Compared with our study, the patients in a Swedish mortality series¹⁵ were slightly older, had 4 fewer years of follow-up, and had a higher percentage of patients with toxic nodular goiter and consequently a larger mean total ¹³¹I administered activity. The SMR for total cancer mortality was close to expected in both studies and, with the exception of thyroid cancer, the SMRs for other cancers were between 0.8 and 1.3. Although the increased risk of digestive tract and respiratory cancer mortality reached significance in the Swedish study, the risks were only 10% and 30% higher than expected, respectively. In our study, we did observe an increased risk of respiratory cancer mortality among patients with toxic nodular goiter treated with ¹³¹I. Differences between the 2 studies easily could be caused by the higher proportion of Swedish patients with toxic nodular goiter or due to chance.

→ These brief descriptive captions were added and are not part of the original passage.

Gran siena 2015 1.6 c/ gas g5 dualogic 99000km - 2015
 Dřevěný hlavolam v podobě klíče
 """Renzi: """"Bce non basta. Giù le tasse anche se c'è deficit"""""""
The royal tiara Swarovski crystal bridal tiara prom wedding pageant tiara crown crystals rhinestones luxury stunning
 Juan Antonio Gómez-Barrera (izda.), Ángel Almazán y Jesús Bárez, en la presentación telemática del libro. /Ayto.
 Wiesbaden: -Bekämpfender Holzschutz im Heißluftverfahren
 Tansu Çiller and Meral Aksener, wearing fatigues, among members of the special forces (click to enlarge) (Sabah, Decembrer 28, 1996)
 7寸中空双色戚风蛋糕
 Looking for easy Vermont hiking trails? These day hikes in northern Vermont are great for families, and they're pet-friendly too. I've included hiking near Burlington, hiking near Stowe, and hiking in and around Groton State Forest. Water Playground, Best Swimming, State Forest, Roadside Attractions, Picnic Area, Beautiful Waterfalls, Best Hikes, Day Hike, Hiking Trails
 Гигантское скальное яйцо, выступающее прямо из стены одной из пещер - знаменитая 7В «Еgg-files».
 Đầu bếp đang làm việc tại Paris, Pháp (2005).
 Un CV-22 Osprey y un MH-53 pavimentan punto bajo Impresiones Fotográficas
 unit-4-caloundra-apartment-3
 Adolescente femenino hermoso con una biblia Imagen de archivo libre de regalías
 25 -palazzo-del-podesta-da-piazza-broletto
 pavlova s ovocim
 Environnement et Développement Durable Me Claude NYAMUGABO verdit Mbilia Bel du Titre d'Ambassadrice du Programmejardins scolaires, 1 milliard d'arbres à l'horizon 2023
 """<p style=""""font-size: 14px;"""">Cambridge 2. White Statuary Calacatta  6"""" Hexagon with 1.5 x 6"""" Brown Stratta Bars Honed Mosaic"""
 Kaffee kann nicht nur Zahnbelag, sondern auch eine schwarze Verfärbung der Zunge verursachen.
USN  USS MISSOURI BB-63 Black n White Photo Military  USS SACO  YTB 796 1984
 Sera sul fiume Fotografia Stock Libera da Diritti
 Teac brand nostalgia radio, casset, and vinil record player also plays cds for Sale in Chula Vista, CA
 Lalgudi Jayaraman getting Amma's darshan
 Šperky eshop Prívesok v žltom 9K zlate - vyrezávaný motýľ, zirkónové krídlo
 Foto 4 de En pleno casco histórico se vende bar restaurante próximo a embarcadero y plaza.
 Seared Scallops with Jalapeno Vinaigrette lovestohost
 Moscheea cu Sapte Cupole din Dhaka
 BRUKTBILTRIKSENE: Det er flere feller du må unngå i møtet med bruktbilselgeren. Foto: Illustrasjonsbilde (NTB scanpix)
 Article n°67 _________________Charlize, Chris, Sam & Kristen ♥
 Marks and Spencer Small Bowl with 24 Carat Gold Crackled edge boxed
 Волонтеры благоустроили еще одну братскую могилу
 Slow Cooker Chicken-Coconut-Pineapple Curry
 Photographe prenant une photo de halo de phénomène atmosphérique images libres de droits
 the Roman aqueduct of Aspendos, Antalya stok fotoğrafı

This study is unique because of its large size and its inclusion of patients not treated with ¹³¹I. In the present follow-up, small but significant increases in breast, lung, and kidney cancer mortality were observed in the entire cohort of hyperthyroid patients compared with the general population. Smoking, lifestyle, and reproductive histories were not known, and these factors could confound the results. Because much of the elevated mortality occurred during the first few years of follow-up, underlying disease may be responsible for some of the excess. Although the group of patients treated with antithyroid drugs was small, the observed cancer mortality for several sites (total cancer, buccal, stomach, breast, and brain) was higher than expected compared with national rates. Analyses excluding patients with previous cancers suggested that some, but not all, of the excess could be attributed to the selection of patients for drug therapy. Patients treated with drugs mainly received thiourea derivatives, iodine compounds, or a combination of the 2, but sometimes received various other drugs. The type, quantity, and dates of drug use generally were not available from the medical charts and could not be taken into consideration in the analysis. Because the quality of the drug data in this study is clearly limited, long-term effects of antithyroid drugs need to be evaluated further.

Although the study has several strengths, it also has limitations. First, thyroid doses could not be estimated and exposure response was based on ¹³¹I administered activity. Second, mortality is not the ideal study end point. Causes of death, as listed on death certificates, frequently are inaccurate and rarely mention the histological type of cancer. In addition, information on cancers with high survival rates such as thyroid and breast is limited. Third, about 20 cancer sites were evaluated by latency, type of hyperthyroidism, treatment group, and for patients treated with ¹³¹ I, amount of administered activity. By conducting multiple comparisons, the probability of incorrectly rejecting a null hypothesis increases and suggests cautious interpretation of these data. On the other hand, the small number of patients and deaths in many of the subgroup analyses and the low radiation doses to most organs, other than the thyroid, limit the power to detect significant risks. Finally, patients are selected for a specific treatment based on their medical condition. For example, patients undergoing surgery were less likely to have had a previous cancer (except of the thyroid) than patients treated with drugs or ¹³¹I. Thus, comparing risks related to treatment is problematic.

In summary, in a large series of hyperthyroid patients followed up for nearly a lifetime, cancer mortality was not significantly elevated. High-dose therapeutic ¹³¹I administration, the most frequent treatment, also was not linked to an excess of total cancer mortality. Although a small number of thyroid cancer deaths might be attributed to ¹³¹I therapy, overall, it appears to be a safe therapy.